Ces dernières années, Fuenlabrada a développé un projet financé par l’UE appelé MILMA, sélectionné parmi des centaines de projets à travers l’Europe. Son objectif était de favoriser la collaboration entre l’administration publique, les entreprises et d’autres organisations. Plus concrètement, MILMA permet aux demandeurs d’emploi de se connecter avec des employeurs potentiels. Avec le développement de modèles efficaces et innovants pour accéder à l’emploi, nous avons réussi à inclure les personnes sans emploi, qu’elles soient nationales ou migrantes, dans la vie de la ville de Fuenlabrada. La réponse en termes de participation a dépassé nos attentes, et nous comptons en faire un modèle exportable dans d’autres villes d’Europe.
Quel rôle joue le récit sur les migrants dans le processus d’intégration ? Comment abordez-vous les attitudes négatives et la désinformation dans votre ville ?

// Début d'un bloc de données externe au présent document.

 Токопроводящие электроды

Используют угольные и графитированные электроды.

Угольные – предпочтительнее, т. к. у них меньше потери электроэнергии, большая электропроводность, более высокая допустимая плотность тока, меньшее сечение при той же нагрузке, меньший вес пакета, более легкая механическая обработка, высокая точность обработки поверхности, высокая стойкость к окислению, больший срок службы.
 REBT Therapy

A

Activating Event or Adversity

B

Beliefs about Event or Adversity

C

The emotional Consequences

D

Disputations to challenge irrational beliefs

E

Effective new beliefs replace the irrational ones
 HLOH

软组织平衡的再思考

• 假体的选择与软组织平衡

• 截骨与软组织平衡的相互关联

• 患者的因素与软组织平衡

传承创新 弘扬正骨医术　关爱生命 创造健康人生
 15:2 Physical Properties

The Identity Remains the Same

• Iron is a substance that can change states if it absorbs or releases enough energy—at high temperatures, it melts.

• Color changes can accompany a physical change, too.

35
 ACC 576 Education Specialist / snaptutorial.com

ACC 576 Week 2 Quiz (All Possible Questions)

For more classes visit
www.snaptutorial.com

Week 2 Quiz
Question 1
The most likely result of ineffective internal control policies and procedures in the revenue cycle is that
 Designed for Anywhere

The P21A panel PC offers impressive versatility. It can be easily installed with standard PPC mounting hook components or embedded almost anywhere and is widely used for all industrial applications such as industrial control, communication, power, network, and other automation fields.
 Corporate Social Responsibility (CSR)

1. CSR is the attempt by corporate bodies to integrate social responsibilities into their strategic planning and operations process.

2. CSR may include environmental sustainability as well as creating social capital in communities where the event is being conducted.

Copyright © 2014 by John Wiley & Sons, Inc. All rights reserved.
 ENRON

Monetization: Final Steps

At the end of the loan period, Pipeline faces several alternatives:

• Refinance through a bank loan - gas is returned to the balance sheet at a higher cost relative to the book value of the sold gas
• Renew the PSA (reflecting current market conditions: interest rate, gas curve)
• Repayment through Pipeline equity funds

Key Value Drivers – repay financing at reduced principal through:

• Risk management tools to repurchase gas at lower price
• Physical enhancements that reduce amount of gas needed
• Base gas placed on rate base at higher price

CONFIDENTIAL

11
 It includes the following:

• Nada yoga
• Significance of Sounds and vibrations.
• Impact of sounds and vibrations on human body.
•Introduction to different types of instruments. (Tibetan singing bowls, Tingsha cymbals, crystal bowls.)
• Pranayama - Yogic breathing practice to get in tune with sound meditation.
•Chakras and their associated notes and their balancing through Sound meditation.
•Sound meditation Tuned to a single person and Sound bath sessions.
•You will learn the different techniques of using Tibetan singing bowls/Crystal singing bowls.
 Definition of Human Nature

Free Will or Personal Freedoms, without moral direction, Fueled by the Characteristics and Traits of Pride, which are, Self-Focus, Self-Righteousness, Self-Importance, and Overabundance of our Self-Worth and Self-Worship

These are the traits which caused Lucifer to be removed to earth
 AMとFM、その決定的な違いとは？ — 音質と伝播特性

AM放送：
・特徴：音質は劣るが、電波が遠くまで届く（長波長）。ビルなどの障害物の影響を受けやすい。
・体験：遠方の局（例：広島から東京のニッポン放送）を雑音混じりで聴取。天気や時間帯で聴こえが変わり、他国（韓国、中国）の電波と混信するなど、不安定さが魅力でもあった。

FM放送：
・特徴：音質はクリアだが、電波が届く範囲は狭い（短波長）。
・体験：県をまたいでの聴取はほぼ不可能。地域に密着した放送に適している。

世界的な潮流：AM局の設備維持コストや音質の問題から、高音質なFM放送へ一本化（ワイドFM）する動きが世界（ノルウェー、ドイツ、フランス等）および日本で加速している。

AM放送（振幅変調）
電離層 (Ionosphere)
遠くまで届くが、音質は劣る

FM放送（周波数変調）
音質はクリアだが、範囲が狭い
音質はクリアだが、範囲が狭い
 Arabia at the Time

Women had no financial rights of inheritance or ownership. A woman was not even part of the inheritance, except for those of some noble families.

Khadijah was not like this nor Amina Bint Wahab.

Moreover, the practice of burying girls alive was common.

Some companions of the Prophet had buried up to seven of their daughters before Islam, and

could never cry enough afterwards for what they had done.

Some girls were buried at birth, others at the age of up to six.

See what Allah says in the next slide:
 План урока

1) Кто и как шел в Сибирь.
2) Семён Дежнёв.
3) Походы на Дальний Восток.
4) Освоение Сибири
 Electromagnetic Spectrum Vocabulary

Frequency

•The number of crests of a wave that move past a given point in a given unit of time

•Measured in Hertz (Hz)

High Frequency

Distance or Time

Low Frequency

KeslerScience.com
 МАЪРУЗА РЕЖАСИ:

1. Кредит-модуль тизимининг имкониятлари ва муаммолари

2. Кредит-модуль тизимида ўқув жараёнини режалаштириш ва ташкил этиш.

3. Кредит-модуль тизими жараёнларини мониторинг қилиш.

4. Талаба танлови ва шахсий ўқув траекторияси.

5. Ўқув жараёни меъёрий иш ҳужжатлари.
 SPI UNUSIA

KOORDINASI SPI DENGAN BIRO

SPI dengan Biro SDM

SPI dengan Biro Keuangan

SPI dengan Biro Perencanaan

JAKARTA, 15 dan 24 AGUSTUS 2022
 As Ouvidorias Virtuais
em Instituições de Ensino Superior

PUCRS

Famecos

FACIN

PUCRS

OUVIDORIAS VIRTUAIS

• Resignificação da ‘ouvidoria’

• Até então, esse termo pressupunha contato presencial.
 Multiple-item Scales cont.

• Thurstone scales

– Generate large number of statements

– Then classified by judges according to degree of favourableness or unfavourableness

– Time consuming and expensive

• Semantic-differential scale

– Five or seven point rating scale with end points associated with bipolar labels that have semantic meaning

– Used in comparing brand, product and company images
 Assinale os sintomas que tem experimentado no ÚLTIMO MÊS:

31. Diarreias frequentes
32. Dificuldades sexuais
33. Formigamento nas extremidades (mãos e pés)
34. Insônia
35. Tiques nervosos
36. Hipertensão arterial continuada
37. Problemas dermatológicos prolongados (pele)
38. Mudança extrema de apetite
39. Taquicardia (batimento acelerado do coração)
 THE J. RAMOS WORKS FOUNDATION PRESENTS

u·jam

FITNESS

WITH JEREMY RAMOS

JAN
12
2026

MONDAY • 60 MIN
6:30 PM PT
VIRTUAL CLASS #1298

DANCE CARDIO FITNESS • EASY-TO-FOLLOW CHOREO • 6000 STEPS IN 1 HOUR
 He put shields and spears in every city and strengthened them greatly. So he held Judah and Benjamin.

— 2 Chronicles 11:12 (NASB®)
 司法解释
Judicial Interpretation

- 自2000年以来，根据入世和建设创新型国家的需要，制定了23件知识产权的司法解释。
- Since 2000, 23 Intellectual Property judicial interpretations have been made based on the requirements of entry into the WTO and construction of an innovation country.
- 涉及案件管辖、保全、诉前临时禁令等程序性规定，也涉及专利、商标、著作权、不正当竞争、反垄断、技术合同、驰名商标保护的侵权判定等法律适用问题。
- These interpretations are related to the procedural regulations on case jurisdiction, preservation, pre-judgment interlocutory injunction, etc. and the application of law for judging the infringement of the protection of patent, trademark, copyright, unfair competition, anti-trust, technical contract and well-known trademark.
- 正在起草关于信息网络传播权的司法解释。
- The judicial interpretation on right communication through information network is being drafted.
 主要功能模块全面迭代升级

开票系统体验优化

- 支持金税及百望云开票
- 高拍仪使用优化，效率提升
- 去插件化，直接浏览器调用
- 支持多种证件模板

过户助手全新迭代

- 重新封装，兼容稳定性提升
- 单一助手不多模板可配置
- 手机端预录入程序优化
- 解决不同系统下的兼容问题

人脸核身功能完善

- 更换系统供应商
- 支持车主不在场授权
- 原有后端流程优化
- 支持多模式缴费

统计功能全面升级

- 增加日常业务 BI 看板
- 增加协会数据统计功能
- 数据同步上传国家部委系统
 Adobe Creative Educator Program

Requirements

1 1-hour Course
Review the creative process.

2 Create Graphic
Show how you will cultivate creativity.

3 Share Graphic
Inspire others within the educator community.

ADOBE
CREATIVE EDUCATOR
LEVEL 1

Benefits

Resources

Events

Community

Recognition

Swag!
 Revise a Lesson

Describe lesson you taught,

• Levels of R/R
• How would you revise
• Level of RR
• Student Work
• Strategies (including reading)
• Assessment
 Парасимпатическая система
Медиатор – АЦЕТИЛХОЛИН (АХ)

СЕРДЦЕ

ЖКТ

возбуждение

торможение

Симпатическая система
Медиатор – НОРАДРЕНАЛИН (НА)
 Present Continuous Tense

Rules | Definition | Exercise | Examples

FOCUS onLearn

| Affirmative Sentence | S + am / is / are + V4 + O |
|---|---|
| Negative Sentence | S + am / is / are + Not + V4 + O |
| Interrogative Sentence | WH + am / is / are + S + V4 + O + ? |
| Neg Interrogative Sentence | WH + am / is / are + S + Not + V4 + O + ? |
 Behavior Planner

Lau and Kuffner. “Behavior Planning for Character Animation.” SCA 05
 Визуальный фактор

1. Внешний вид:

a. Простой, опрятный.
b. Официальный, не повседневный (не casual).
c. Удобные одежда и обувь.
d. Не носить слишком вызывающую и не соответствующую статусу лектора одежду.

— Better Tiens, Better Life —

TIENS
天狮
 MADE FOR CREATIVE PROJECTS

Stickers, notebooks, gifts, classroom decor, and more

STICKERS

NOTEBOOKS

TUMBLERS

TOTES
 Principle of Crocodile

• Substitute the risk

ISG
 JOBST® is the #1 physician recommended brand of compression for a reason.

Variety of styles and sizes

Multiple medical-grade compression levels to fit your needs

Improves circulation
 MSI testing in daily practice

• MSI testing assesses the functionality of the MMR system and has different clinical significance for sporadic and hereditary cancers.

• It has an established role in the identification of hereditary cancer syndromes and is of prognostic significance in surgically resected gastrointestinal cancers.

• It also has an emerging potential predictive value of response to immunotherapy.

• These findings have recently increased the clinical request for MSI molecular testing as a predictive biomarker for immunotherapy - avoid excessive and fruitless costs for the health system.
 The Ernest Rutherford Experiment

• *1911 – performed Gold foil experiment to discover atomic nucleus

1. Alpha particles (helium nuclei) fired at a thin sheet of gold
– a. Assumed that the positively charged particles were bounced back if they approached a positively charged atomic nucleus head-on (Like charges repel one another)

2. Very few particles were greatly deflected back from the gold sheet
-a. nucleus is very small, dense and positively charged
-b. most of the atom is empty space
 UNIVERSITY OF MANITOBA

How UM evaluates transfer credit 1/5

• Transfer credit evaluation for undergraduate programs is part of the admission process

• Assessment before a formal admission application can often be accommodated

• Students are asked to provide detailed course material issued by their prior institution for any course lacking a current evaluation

Depuis des années, Fuenlabrada participe au Réseau Anti-Rumeurs. Ce programme est l’une de nos meilleures pratiques pour lutter contre le racisme et la xénophobie. Il vise à enseigner aux enfants et aux adultes la valeur de la vérité et à mettre en garde contre les fausses rumeurs nuisibles et les préjugés dans la communauté locale et la société en général. De plus, nous participons à un projet bien établi comme la Commission de la Convivialité (Mesa por la Convivencia), où des dizaines de quartiers et d’organisations sociales ou migrantes travaillent ensemble. Cette initiative a également lancé un Réseau de Solidarité pour aider les personnes touchées par la pandémie. Cela a montré comment nous pouvons tous travailler côte à côte si nous avons un objectif commun – lutter contre la pandémie et aider tous nos concitoyens, en veillant à ce que personne ne soit laissé pour compte.
En tant que mentor dans IncluCities, vous travaillez avec la ville grecque de Levadia pour améliorer ses pratiques d’intégration et développer des outils pour un emploi décent des réfugiés et des migrants. Qu’attendez-vous de cette participation ?
Nous apprendrons beaucoup de l’expérience de Levadia, de ses politiques et de ses activités, ainsi que des autres villes, municipalités et associations participant au projet. D’autre part, travailler sur un plan d’action pour améliorer l’intégration locale des migrants et des réfugiés et partager des expériences est une très bonne méthodologie qui nous permettra d’évaluer nos propres actions et de les améliorer.
Pensez-vous que les gens sont là d’où ils viennent ? Dans quelle mesure, par exemple, le fait d’être né à Córdoba a-t-il marqué votre personnalité ou votre carrière politique à Fuenlabrada ? Continuez-vous à visiter la maison régionale de l’Andalousie et à danser les “sevillanas” ?
Les gens ont de nombreuses dimensions. Nous sommes influencés par notre lieu de naissance et par le lieu où nous avons passé notre enfance, mais aussi par les endroits où nous passons nos vies. Nous sommes façonnés non seulement par les lieux mais aussi par les personnes. Je suis né à Córdoba, j’ai passé une partie de mon enfance à Almería et, depuis l’âge de 6 ans, je suis un voisin de Fuenlabrada. Je représente en partie toutes ces personnes dont les parents sont venus dans cette ville il y a 30 ou 40 ans depuis l’Andalousie, l’Extrémadure ou Castilla La Mancha en quête d’un avenir meilleur. Vous voyez, je comprends les personnes venant d’autres pays avec le rêve d’une vie meilleure. Cependant, je peux dire que je suis de Fuenlabrada, et la ville est ce qui nous unit, peu importe d’où nous venons. Oui, le sang andalou coule aussi dans mes veines, et cela se remarque aussi, surtout quand je danse.
Comment maintenez-vous le contact avec vos concitoyens ?
Chaque jour, je rencontre de nombreuses personnes, des individus qui viennent me voir dans la rue ou qui me contactent par les réseaux sociaux. Je me promène dans ma ville tous les jours. Il est essentiel de ne pas perdre le contact direct et permanent avec les citoyens. Cependant, il est également important de rester en contact avec l’espace, les rues, les places et les parcs.